Erdoğan’ı anayasal diktatör ilan etmek
amacıyla yapılan referandum, 16 Nisan Pazar gecesi, milyonların gözü önünde
alenen çalındı. İktidar, çok açık bir şekilde, fütursuzca, Yüksek Seçim
Kurulu’nu da kullanarak ‘hayır’ olan sonucu değiştirdi ve kendisini
referandumun galibi ilan etti.
Erdoğan’ın artık, ülkeye el koyma
hayalini gerçekleştirmek için önünde hiçbir engel kalmadı.
“Atı alan Üsküdar’ı geçti”, “Geçti
Bor’un pazarı sür eşşeğini Nigde’ye” dedi. Sandık hileleri için de “Onu benim
külahıma anlatırsınız” deyimleriyle bu el koyma ve yasa tanımaz halini kendi
seviyesinin üslubu ile dünyaya ilan etti.
Evet, referandum çalındı ama o ve onunla
birlikte İran tipi bir diktatörlük kurmak isteyen güruha karşı çok ciddi bir
muhalefet de ortaya çıktı.
Referandumun gerçek galibi onlar.
Önce Kürtler, devlet güçlerinin yakıp
yıktığı, enkazı bile ortada olmayan evlerinin, yıkılan kasabalarının, yerle bir
edilen şehirlerinin önünde bütün ülkeye, “Biz buna karşıyız” mesajını verdiler.
Kasabası, şehri, mahallesi ne kadar
fazla yıkılmışsa o kadar hayır oyu attılar sandığa.
Devlet şiddeti ile yakılıp yıkılan
kasabaların, şehirlerin neredeyse tamamında yüzde 60’nin üzerinde hayır oyu
çıktı. Cizre’yi düşünün, aylarca sokağa çıkma yasakları uygulanan, tankla, topla,
ağır silahlarla yıkıma, katliama uğrayan ve bugün bile işgal altında bir kent
görünümünde olan Cizre yüzde 80 hayır dedi.
Bu tarihe geçecek, ağır bedeller ödenmiş
bir direniş öyküsüdür.
Kürt şehir ve kasabalarının genel
toplamı, yüzde 65 oranla diktatörlüğe hayır demiştir.

- Veri listesi
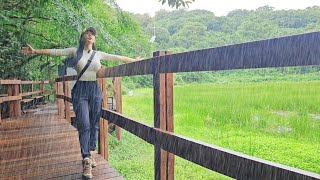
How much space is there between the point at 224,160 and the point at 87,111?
1.76m

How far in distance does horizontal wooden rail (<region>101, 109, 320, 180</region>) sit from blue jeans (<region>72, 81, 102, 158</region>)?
1037 millimetres

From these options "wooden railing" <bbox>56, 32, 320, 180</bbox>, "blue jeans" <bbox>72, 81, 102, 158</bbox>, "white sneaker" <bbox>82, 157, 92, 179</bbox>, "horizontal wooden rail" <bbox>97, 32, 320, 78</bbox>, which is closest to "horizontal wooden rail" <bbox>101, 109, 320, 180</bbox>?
"wooden railing" <bbox>56, 32, 320, 180</bbox>

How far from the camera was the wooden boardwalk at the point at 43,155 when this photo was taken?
102 inches

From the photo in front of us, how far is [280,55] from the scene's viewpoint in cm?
80

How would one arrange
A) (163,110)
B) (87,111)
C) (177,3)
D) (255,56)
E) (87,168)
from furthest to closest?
(177,3) < (87,111) < (87,168) < (163,110) < (255,56)

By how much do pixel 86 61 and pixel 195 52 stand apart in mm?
1659

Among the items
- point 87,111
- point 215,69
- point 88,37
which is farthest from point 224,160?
point 88,37

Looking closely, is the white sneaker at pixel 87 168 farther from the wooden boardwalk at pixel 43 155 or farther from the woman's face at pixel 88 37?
the woman's face at pixel 88 37

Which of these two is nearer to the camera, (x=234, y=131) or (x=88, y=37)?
(x=88, y=37)

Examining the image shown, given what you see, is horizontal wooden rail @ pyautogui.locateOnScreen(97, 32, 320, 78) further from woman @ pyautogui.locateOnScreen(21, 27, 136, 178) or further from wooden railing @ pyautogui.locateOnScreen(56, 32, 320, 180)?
woman @ pyautogui.locateOnScreen(21, 27, 136, 178)

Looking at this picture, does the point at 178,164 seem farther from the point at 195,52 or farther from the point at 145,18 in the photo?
the point at 145,18

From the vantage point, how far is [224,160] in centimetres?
105

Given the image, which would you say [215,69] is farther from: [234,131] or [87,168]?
[234,131]

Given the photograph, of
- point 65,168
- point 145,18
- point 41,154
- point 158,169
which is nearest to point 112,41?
→ point 41,154
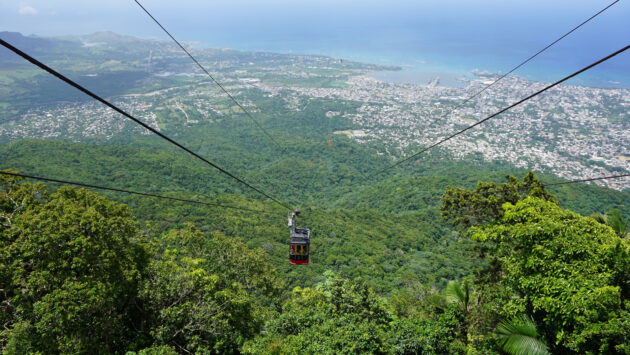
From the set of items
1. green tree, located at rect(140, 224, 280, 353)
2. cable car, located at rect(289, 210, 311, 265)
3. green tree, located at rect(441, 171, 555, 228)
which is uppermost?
green tree, located at rect(441, 171, 555, 228)

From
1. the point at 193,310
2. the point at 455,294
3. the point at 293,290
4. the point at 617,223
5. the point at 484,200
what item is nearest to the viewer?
the point at 617,223

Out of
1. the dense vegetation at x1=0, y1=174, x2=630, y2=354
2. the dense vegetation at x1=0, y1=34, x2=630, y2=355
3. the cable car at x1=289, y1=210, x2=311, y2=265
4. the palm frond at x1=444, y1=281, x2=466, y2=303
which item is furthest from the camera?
the cable car at x1=289, y1=210, x2=311, y2=265

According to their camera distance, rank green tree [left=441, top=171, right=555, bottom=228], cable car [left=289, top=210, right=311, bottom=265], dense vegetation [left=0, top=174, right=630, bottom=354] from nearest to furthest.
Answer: dense vegetation [left=0, top=174, right=630, bottom=354] < cable car [left=289, top=210, right=311, bottom=265] < green tree [left=441, top=171, right=555, bottom=228]

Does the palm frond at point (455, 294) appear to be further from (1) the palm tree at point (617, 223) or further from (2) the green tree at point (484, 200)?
(1) the palm tree at point (617, 223)

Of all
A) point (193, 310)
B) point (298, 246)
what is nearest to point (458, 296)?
point (298, 246)

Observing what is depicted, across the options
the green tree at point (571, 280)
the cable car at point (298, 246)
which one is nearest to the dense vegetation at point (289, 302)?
the green tree at point (571, 280)

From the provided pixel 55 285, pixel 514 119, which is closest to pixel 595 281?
pixel 55 285

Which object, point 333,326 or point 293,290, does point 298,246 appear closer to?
point 333,326

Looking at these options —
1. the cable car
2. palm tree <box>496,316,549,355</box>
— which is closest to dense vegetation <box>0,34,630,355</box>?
palm tree <box>496,316,549,355</box>

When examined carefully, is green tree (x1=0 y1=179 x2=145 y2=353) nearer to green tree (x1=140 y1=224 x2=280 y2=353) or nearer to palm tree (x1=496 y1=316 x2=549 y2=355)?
green tree (x1=140 y1=224 x2=280 y2=353)
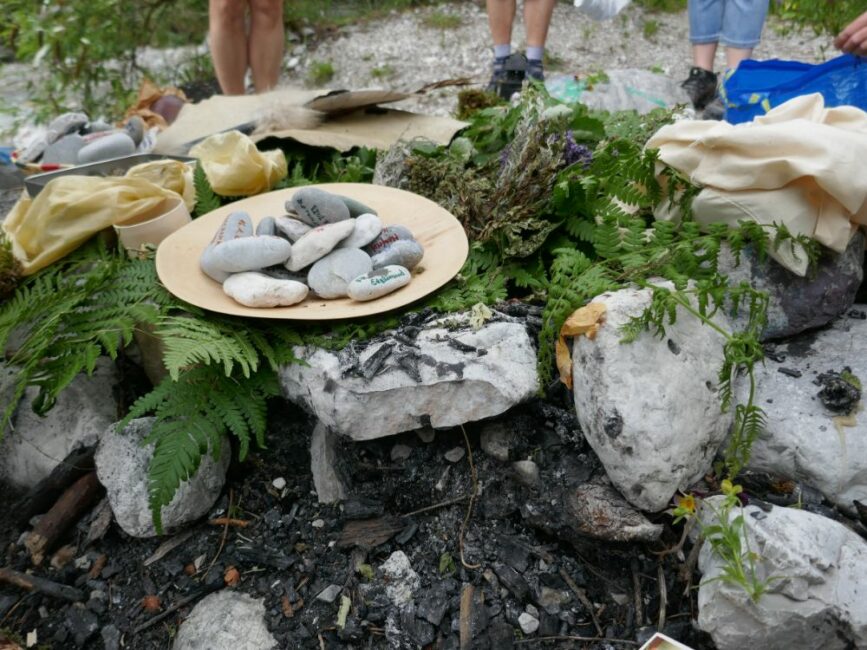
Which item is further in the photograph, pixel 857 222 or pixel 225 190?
pixel 225 190

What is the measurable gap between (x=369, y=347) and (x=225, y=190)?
1377 mm

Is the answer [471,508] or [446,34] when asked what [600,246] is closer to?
[471,508]

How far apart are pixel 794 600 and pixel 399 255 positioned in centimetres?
159

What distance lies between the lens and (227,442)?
8.26 ft

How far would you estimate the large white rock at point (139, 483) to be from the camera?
92.2 inches

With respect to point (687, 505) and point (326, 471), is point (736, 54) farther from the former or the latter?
point (326, 471)

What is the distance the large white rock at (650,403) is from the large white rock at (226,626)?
1.18 m

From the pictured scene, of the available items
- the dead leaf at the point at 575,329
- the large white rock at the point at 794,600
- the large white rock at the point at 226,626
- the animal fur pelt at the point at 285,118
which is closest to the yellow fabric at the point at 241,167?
the animal fur pelt at the point at 285,118

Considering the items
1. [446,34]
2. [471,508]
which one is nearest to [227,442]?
[471,508]

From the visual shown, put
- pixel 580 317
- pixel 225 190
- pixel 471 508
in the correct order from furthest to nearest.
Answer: pixel 225 190 → pixel 471 508 → pixel 580 317

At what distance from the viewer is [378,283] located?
2.34m

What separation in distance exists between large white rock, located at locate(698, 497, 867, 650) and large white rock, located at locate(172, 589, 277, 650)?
1.30 metres

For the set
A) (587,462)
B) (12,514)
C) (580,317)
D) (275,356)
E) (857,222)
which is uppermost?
(857,222)

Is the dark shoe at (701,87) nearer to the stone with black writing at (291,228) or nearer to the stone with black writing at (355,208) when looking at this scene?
the stone with black writing at (355,208)
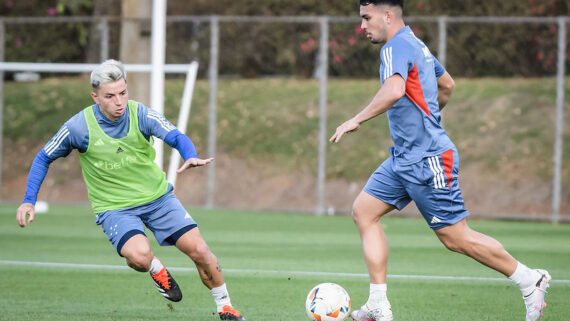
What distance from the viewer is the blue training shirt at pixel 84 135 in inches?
246

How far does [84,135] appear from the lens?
635 cm

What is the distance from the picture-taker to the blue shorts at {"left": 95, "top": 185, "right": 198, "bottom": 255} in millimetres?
6328

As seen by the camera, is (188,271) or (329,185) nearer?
(188,271)

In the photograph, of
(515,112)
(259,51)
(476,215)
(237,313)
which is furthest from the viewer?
(259,51)

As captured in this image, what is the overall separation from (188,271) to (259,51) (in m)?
11.7

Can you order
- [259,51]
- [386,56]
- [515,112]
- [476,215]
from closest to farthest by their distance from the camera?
[386,56]
[476,215]
[515,112]
[259,51]

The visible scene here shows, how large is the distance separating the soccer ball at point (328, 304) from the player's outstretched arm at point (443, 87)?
150 cm

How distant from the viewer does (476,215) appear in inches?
616

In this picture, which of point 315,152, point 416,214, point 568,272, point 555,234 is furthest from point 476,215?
point 568,272

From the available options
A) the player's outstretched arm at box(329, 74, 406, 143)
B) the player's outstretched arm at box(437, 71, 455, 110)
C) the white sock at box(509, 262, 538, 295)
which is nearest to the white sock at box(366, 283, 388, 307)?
the white sock at box(509, 262, 538, 295)

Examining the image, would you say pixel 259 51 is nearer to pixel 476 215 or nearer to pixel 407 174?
pixel 476 215

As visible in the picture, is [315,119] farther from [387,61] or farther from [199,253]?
[387,61]

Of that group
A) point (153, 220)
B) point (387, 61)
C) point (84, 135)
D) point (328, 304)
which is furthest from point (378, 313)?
point (84, 135)

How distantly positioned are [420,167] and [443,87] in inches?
31.8
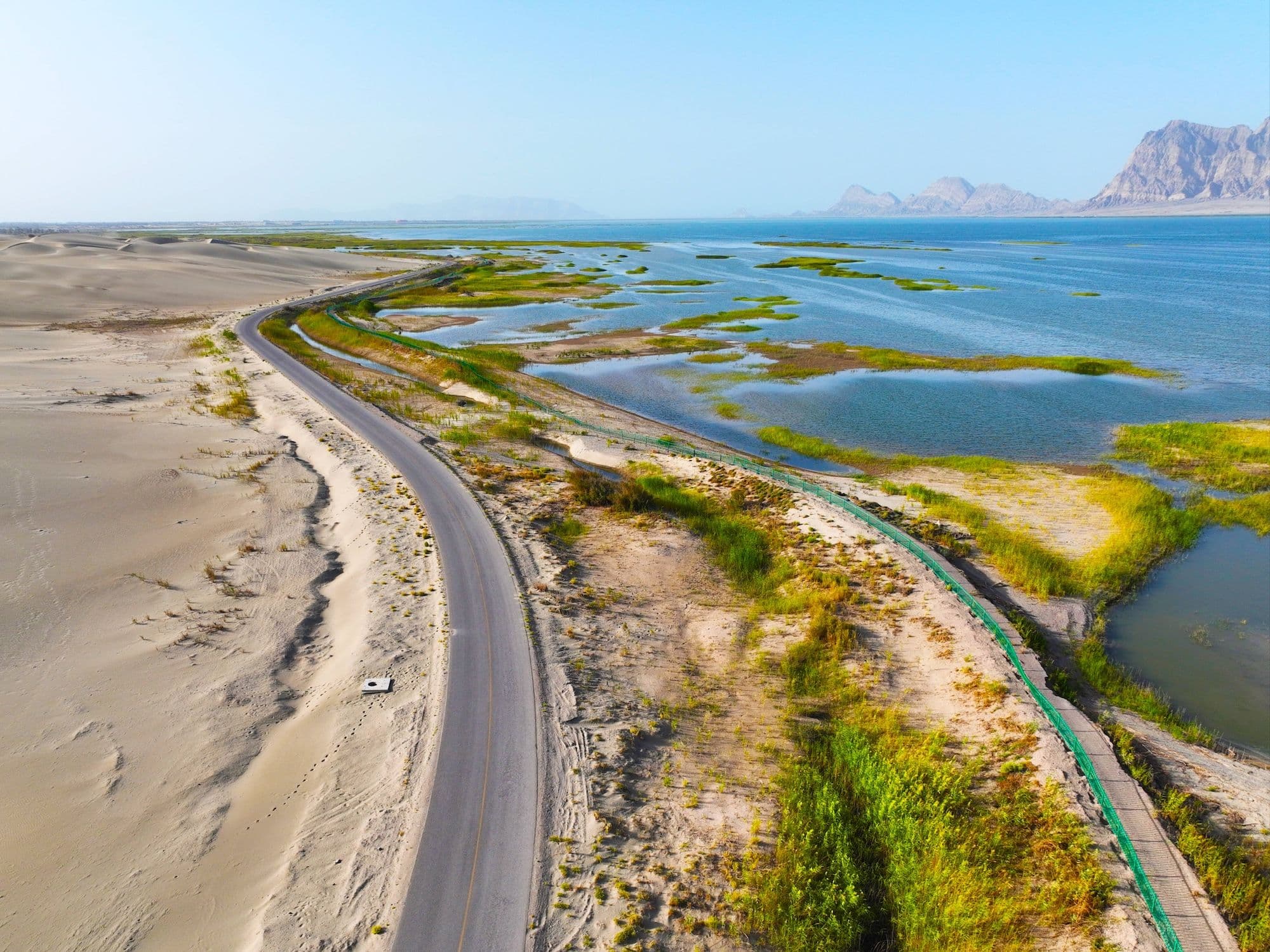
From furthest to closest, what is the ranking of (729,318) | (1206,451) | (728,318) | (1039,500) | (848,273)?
(848,273) < (729,318) < (728,318) < (1206,451) < (1039,500)

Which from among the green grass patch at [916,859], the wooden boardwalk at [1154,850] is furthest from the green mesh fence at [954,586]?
the green grass patch at [916,859]

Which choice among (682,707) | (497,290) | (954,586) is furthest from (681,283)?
(682,707)

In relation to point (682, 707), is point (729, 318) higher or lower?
higher

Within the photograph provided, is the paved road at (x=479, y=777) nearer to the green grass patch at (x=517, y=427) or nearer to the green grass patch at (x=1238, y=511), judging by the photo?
the green grass patch at (x=517, y=427)

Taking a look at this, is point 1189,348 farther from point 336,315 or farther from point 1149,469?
point 336,315

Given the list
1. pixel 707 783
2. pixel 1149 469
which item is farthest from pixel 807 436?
pixel 707 783

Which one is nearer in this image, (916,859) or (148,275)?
(916,859)

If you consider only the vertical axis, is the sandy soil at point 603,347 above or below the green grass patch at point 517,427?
above

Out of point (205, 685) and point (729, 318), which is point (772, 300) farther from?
point (205, 685)
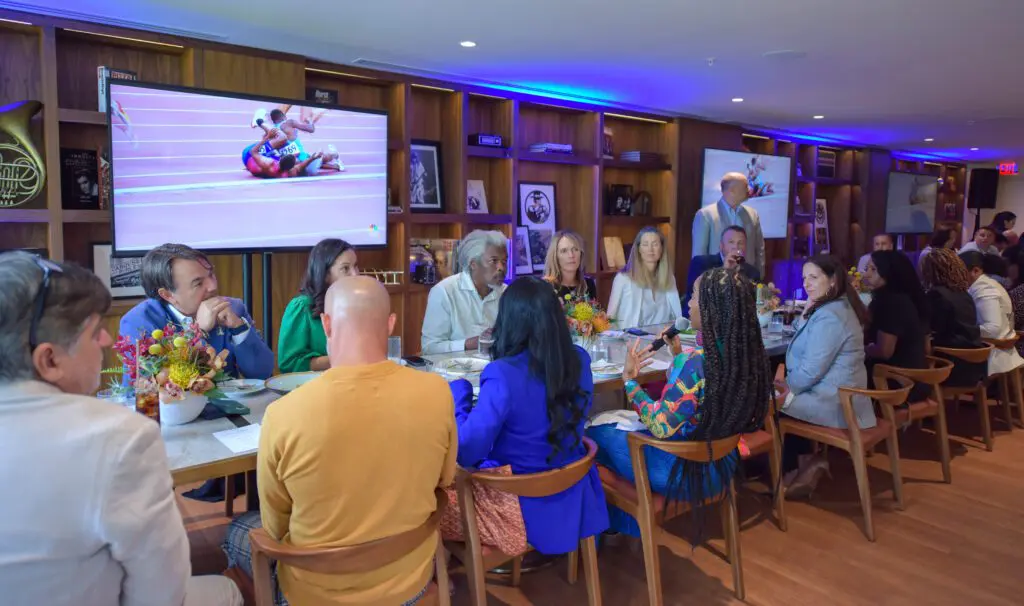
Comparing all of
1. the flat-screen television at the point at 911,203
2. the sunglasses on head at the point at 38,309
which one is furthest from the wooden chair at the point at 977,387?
the flat-screen television at the point at 911,203

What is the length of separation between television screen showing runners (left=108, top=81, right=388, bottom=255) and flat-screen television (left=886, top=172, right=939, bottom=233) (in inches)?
327

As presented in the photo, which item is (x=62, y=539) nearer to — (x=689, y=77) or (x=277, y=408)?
(x=277, y=408)

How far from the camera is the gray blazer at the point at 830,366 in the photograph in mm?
3211

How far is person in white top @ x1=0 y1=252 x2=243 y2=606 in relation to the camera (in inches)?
42.8

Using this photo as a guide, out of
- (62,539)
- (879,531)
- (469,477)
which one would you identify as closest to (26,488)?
(62,539)

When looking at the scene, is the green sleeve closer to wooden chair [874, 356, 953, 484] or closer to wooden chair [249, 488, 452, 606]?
wooden chair [249, 488, 452, 606]

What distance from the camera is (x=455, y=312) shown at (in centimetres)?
360

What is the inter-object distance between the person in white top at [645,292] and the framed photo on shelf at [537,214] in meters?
1.91

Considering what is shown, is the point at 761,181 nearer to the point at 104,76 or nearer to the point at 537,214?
the point at 537,214

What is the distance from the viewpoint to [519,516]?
2.11 m

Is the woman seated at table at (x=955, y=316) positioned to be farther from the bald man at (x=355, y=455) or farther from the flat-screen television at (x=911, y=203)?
the flat-screen television at (x=911, y=203)

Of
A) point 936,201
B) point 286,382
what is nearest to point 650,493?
point 286,382

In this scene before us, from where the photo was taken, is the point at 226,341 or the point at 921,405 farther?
the point at 921,405

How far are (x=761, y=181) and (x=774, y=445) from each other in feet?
17.9
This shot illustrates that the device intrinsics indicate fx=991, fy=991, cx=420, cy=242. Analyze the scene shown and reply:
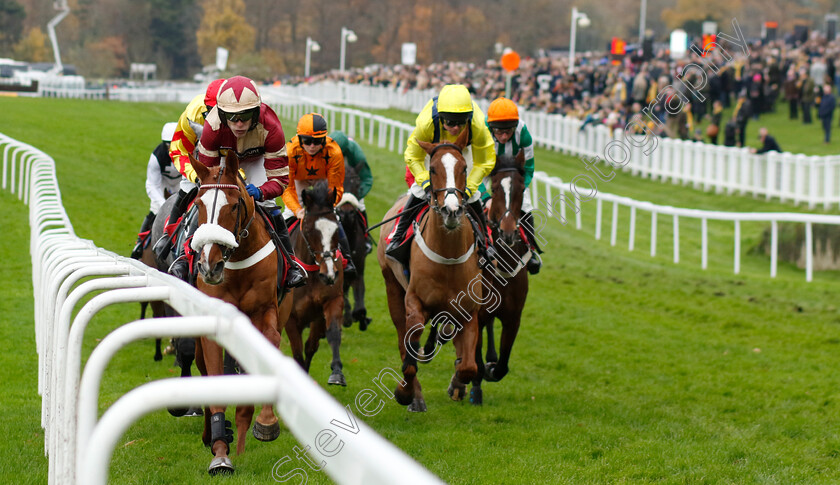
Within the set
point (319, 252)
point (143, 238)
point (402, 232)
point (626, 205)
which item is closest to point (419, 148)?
point (402, 232)

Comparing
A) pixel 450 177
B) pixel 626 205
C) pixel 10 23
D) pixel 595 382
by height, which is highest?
pixel 10 23

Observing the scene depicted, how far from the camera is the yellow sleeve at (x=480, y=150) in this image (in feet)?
21.2

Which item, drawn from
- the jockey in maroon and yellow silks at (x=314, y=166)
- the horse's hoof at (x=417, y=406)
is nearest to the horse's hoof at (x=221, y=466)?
the horse's hoof at (x=417, y=406)

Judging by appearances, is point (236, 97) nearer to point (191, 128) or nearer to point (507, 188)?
point (191, 128)

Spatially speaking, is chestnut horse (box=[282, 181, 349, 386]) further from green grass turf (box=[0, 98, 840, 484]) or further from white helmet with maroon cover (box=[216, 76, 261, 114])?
white helmet with maroon cover (box=[216, 76, 261, 114])

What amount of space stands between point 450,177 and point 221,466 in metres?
2.08

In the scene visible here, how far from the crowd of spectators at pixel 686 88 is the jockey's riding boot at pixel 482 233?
1672 cm

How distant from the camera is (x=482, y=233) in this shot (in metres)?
6.64

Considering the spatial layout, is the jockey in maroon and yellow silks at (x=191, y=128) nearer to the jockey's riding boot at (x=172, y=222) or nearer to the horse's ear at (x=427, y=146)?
the jockey's riding boot at (x=172, y=222)

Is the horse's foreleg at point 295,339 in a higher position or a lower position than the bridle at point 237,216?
lower

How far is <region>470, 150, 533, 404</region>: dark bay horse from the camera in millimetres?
7047

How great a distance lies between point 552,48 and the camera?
218ft

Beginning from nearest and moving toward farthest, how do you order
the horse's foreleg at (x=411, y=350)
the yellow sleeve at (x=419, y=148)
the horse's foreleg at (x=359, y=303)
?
the horse's foreleg at (x=411, y=350) → the yellow sleeve at (x=419, y=148) → the horse's foreleg at (x=359, y=303)

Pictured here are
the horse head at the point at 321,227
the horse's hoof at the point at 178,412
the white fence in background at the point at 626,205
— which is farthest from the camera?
the white fence in background at the point at 626,205
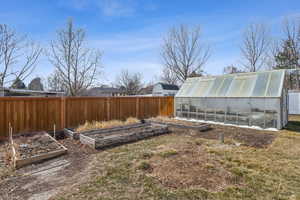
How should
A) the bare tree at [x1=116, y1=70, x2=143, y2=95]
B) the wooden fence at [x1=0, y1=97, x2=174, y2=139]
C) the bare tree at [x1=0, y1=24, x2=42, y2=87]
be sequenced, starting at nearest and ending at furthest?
1. the wooden fence at [x1=0, y1=97, x2=174, y2=139]
2. the bare tree at [x1=0, y1=24, x2=42, y2=87]
3. the bare tree at [x1=116, y1=70, x2=143, y2=95]

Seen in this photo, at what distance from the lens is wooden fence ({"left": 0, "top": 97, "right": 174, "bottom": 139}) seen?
6.25m

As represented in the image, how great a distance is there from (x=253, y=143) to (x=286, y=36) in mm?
19966

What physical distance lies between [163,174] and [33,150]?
375 cm

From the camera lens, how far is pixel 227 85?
948 centimetres

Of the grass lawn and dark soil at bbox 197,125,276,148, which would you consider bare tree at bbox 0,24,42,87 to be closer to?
the grass lawn

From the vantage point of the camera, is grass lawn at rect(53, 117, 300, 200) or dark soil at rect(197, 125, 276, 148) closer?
grass lawn at rect(53, 117, 300, 200)

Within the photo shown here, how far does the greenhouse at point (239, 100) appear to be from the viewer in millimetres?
7641

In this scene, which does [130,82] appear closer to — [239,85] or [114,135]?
[239,85]

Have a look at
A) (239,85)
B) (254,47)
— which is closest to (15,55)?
(239,85)

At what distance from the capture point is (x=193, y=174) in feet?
10.8

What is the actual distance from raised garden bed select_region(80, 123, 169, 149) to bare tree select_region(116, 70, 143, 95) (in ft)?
73.5

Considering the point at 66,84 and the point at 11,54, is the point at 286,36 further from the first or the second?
the point at 11,54

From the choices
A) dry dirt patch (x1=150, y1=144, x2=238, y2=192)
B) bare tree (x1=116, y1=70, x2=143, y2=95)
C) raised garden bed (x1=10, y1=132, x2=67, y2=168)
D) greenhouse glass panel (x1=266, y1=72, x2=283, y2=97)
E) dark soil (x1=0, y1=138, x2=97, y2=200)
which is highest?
bare tree (x1=116, y1=70, x2=143, y2=95)

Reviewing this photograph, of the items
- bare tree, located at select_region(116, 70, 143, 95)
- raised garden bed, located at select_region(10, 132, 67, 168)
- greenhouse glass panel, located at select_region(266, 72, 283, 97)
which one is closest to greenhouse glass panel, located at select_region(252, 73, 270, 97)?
greenhouse glass panel, located at select_region(266, 72, 283, 97)
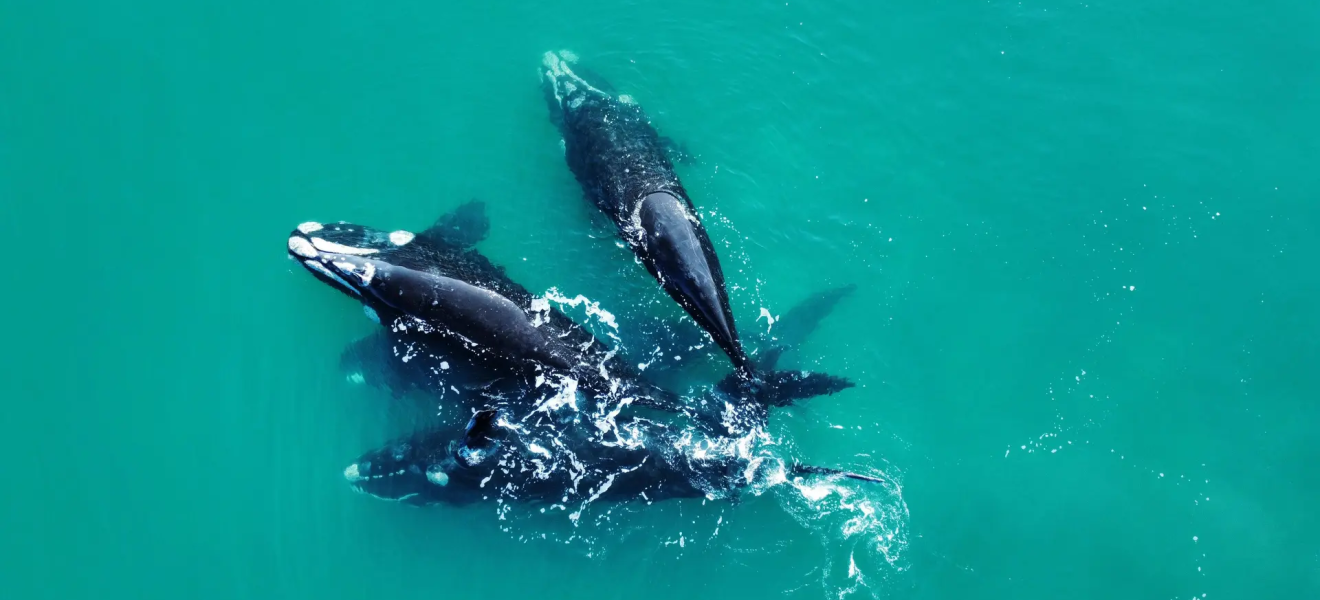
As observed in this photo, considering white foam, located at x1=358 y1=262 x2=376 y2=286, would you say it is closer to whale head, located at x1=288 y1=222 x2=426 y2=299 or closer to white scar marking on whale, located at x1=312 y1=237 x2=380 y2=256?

- Görev talimatları
**1)** Belge bölümüne göre Cizre'de hayır oyu oranı yüzde kaç olmuştur?
**2)** Belge bölümünde Erdoğan'ın kullandığı aktarılan deyimlerin hepsi hangileridir?
**3)** Referandumu anlatan belge bölümünü kaldığı yerden devam ettirir misiniz?

- Nihai sonuçlar
**1)** Yüzde 80.

**2)**
- "Atı alan Üsküdar'ı geçti"
- "Geçti Bor'un pazarı sür eşşeğini Nigde'ye"
- "Onu benim külahıma anlatırsınız"

**3)**
Buna rağmen, Kürt siyasi hareketinin
içinde olanlar dahil bazıları, “Kürtler Erdoğan’ı kurtardı, kazanmasını
sağladı” yollu açıklamalar yapabildiler.
7 Haziran, 1 Kasım seçimlerinde ve
referandum öncesinde hep bu lafları okuduk, duyduk. Onlar her seferinde
yanıldılar ama yine de yüzleri kızarmadı.
Oysa Kürtler olsa olsa Türkiye’ye,
Erdoğan’a karşı direnme yolunu gösterdi ve diğer direnen güçlere elini uzatmış
oldu. Alevilere, laiklere ve ‘hayır’ı desteklemiş diğer bütün gruplara...
Kürtlerin bazıları sandığa gitmedi
değil, gidemedi. Devletin silahlı güçleri, fiilen bu insanları sandıklara
yaklaştırmadı. Ya da silah zoruyla evet kullananlar oldu. Ama asıl sorun bu
değil, asıl sorun, yüzbinlerle ifade edilen Kürt seçmenin gidecek bir sandık
bile bulamayışıydı.
“Van’da Ağrı’da, Muş’ta, Bingöl’de,
Bitlis’te orada burada HDP oyları niye azaldı? Sandığa gidenlerin sayısı niye
düştü?” türünden açıklamaların bu gerçeklikler karşısında aslında hiçbir hükmü
yoktur.
Referandumun hemen öncesinde bu
kentlerin bazılarının kırsallarında sokağa çıkma yasakları, yasak bölge
uygulamaları sürüyordu.
AKP oylarının bazı bölgelerde artmasının
nedeninin ise mühürsüz oy pusulaları olduğunu artık biliyoruz.
Kürtler, içinde bulundukları ağır
engellere ve şartlara rağmen hayır diyerek bir anlamda kendi dışlarındaki
Türkiyelileri de kurtardılar.
Özellikle büyük kent varoşlarında bu çok
açık bir şekilde ortaya çıktı. Adana, Mersin, Antalya, Aydın, İzmir, Ankara ve
İstanbul’da yaşayan milyonlarca Kürt; AKP’yi, ‘evet’i değil, ‘hayır’ı
destekledi. O nedenle bu büyük şehirlerde AKP-MHP ortaklığı yenilgiye uğradı.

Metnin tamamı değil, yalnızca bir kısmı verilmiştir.